Common ladder types include:

  • Over-the-gunwale ladders for runabouts and small sailboats. These have hooks that vary in width to match the width of the gunwale.
  • Swim step ladders hang down from powerboat swim steps and usually contract underneath or fold up on top of the step. Since the swim step is so much lower than the side of the boat, these ladders generally need only 1-3 steps.
  • Platform ladders create a mini-swim step on one side of the outboard or outdrive. These come with a platform and side rails.
  • Transom ladders on sailboats hinge up and down and generally match the appearance of the pushpit.
  • Removable ladders fit in brackets bolted to the hull or deck. The brackets have keyhole slots that hold the ladder securely, yet allow it to be removed quickly for storage.

Many ladders fold in half so they can be left in place without dragging in the water. They can be used while folded when boarding from a dinghy and extended when swimming. They are also easier to stow.

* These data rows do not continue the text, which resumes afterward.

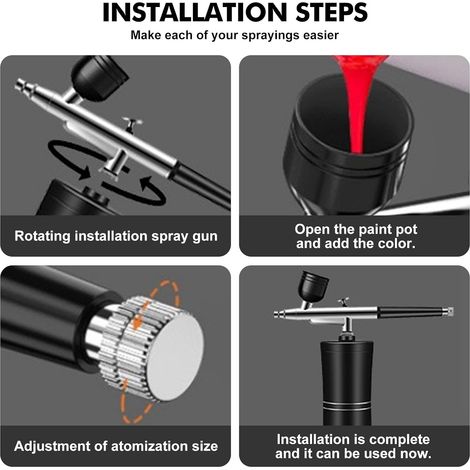 INSTALLATION STEPS

Make each of your sprayings easier

Rotating installation spray gun

Open the paint pot and add the color.

Adjustment of atomization size

Installation is complete and it can be used now.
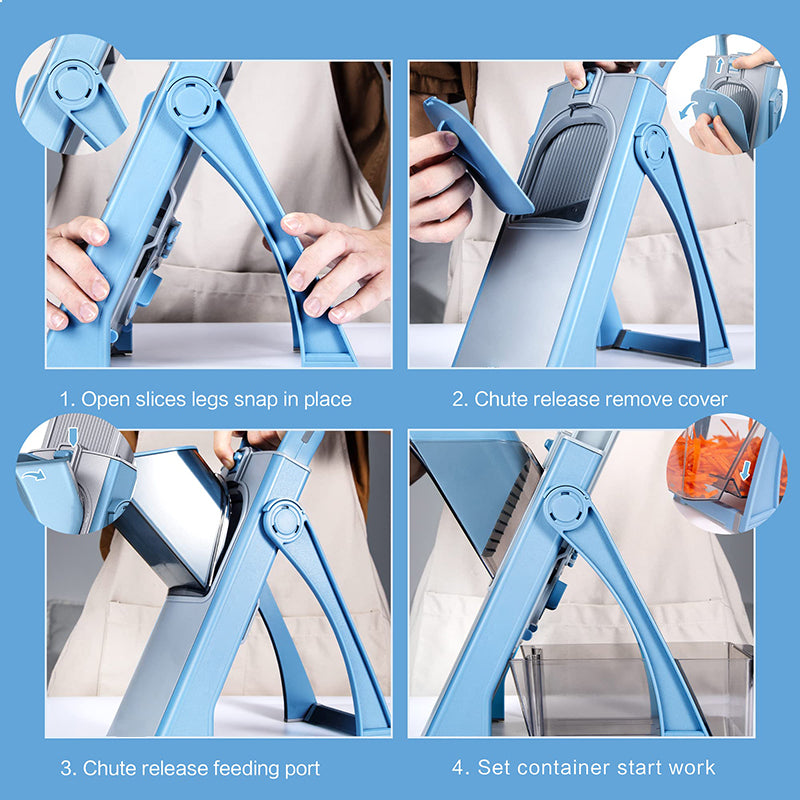 1. Open slices legs snap in place

2. Chute release remove cover

3. Chute release feeding port

4. Set container start work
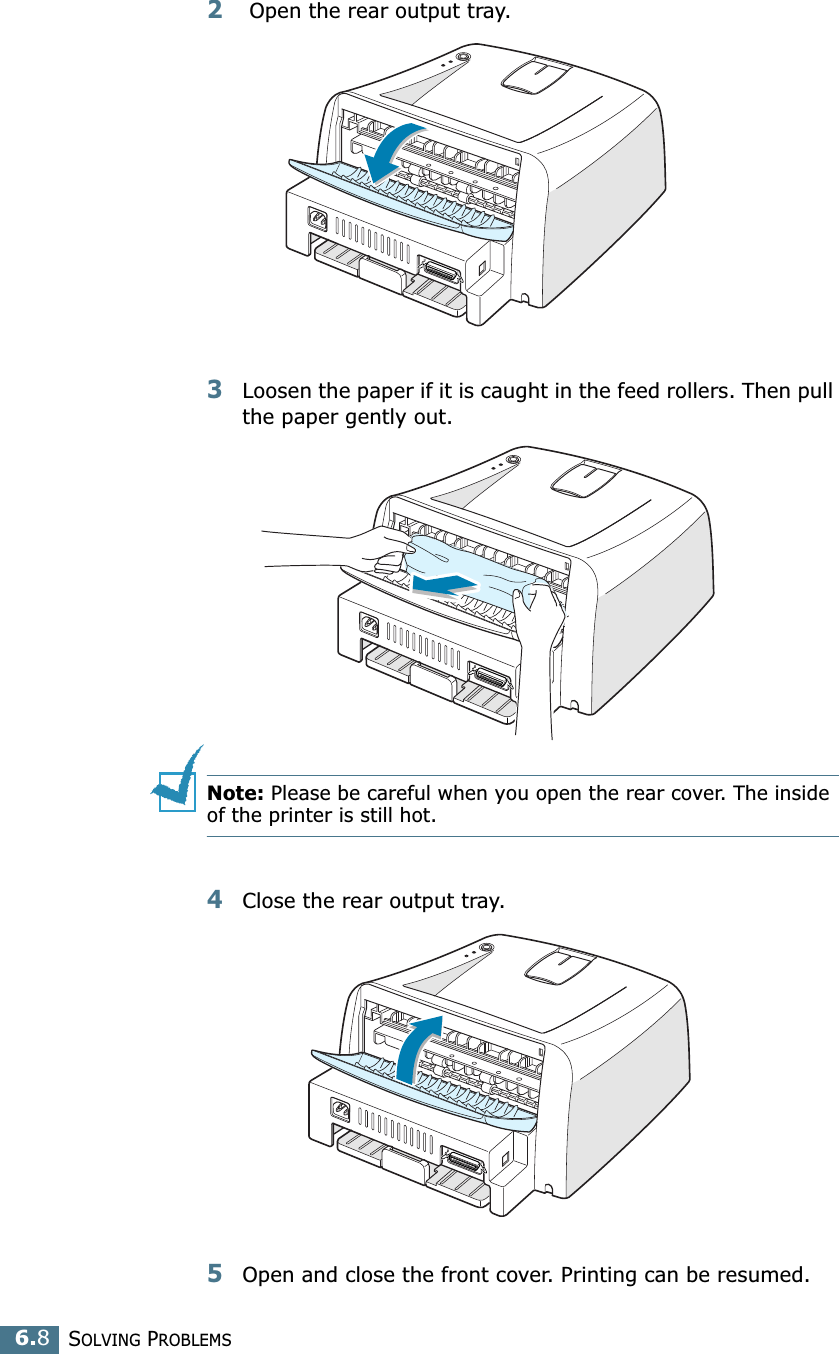 2 Open the rear output tray.

3 Loosen the paper if it is caught in the feed rollers. Then pull the paper gently out.

Note: Please be careful when you open the rear cover. The inside of the printer is still hot.

4 Close the rear output tray.

5 Open and close the front cover. Printing can be resumed.

6.8 SOLVING PROBLEMS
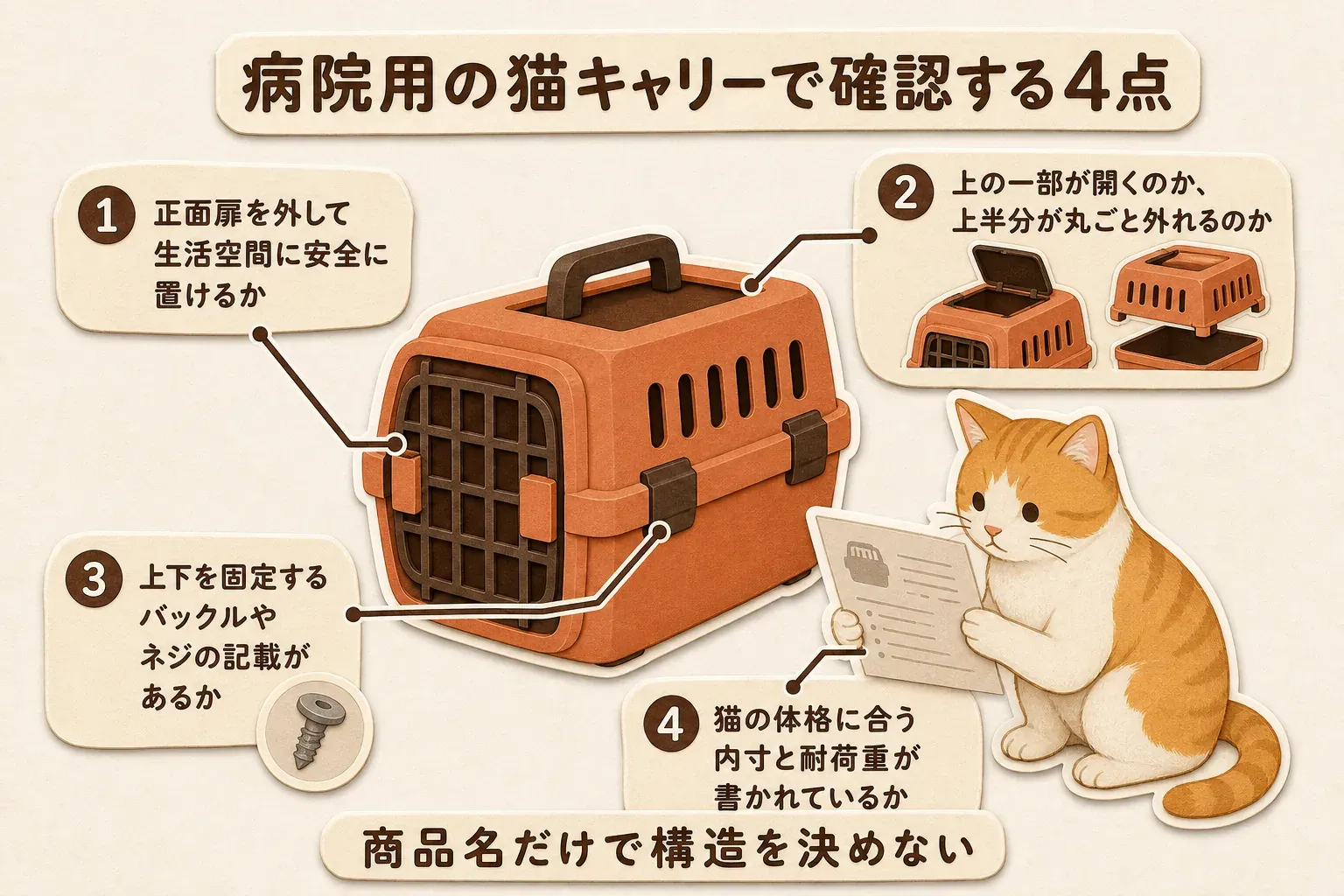 病院用の猫キャリーで確認する4点

1 正面扉を外して生活空間に安全に置けるか

2 上の一部が開くのか、上半分が丸ごと外れるのか

3 上下を固定するバックルやネジの記載があるか

4 猫の体格に合う内寸と耐荷重が書かれているか

商品名だけで構造を決めない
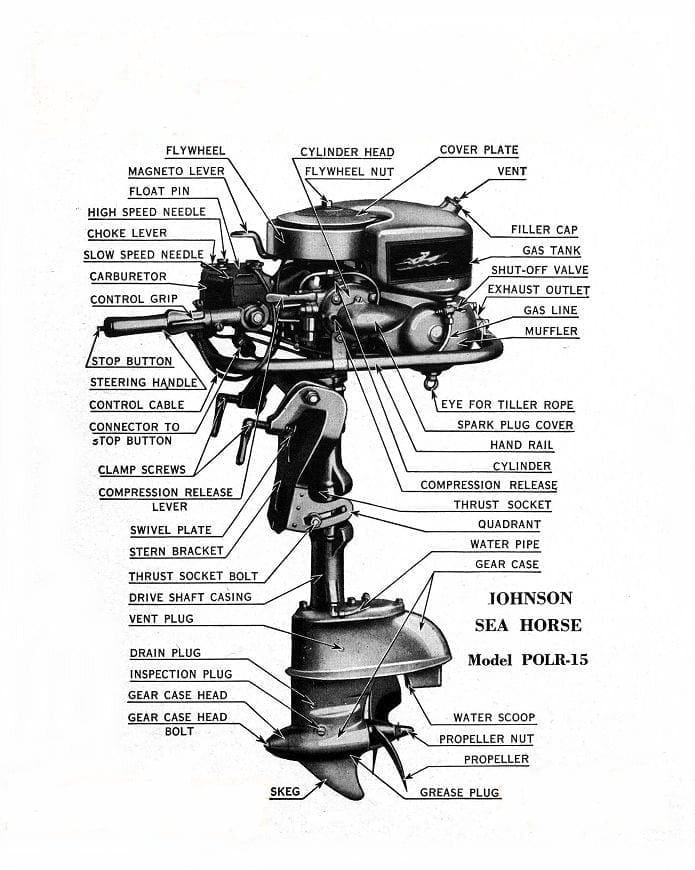 FLYWHEEL
MAGNETO LEVER
FLOAT PIN
HIGH SPEED NEEDLE
CHOKE LEVER
SLOW SPEED NEEDLE
CARBURETOR
CONTROL GRIP
STOP BUTTON
STEERING HANDLE
CONTROL CABLE
CONNECTOR TO sTOP BUTTON
CLAMP SCREWS
COMPRESSION RELEASE LEVER
SWIVEL PLATE
STERN BRACKET
THRUST SOCKET BOLT
DRIVE SHAFT CASING
VENT PLUG
DRAIN PLUG
INSPECTION PLUG
GEAR CASE HEAD
GEAR CASE HEAD BOLT
SKEG

CYLINDER HEAD
FLYWHEEL NUT
COVER PLATE
VENT
FILLER CAP
GAS TANK
SHUT-OFF VALVE
EXHAUST OUTLET
GAS LINE
MUFFLER
EYE FOR TILLER ROPE
SPARK PLUG COVER
HAND RAIL
CYLINDER
COMPRESSION RELEASE
THRUST SOCKET
QUADRANT
WATER PIPE
GEAR CASE

IOHNSON
SEA HORSE
Model POLR-15

WATER SCOOP
PROPELLER NUT
PROPELLER
GREASE PLUG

"Rope" ladders are flexible, collapsible and lightweight, but they’re not ideal as a primary ladder because their flexibility makes them difficult to climb. Try in calm water before you rely on them as your sole reboarding method.

What to look for

Where to mount
Ladders should be mounted so that the steps extend far enough into the water to make climbing aboard as easy as possible and at a spot that’s convenient for boarding. For example, stern ladders are quite common on sailboats, but this is frequently where the motion of the boat is the greatest. On sailboats with a fixed pushpit, a better place may be on the side, near the cockpit, where the lifeline gate is located.

Comfort and security
We like broad, nonskid treads, since 1" stainless tubing is remarkably painful under bare feet. We also like ladders that stand off away from the side of the hull, because they provide finger and toe clearance. Side rails that extend above deck level provide a handy place to grab.

Ladders are made from noncorroding materials like stainless-steel, aluminum and plastic. Aluminum is lighter and less expensive, while stainless-steel looks better and is stronger. Plastic treads are fine and are quite comfortable.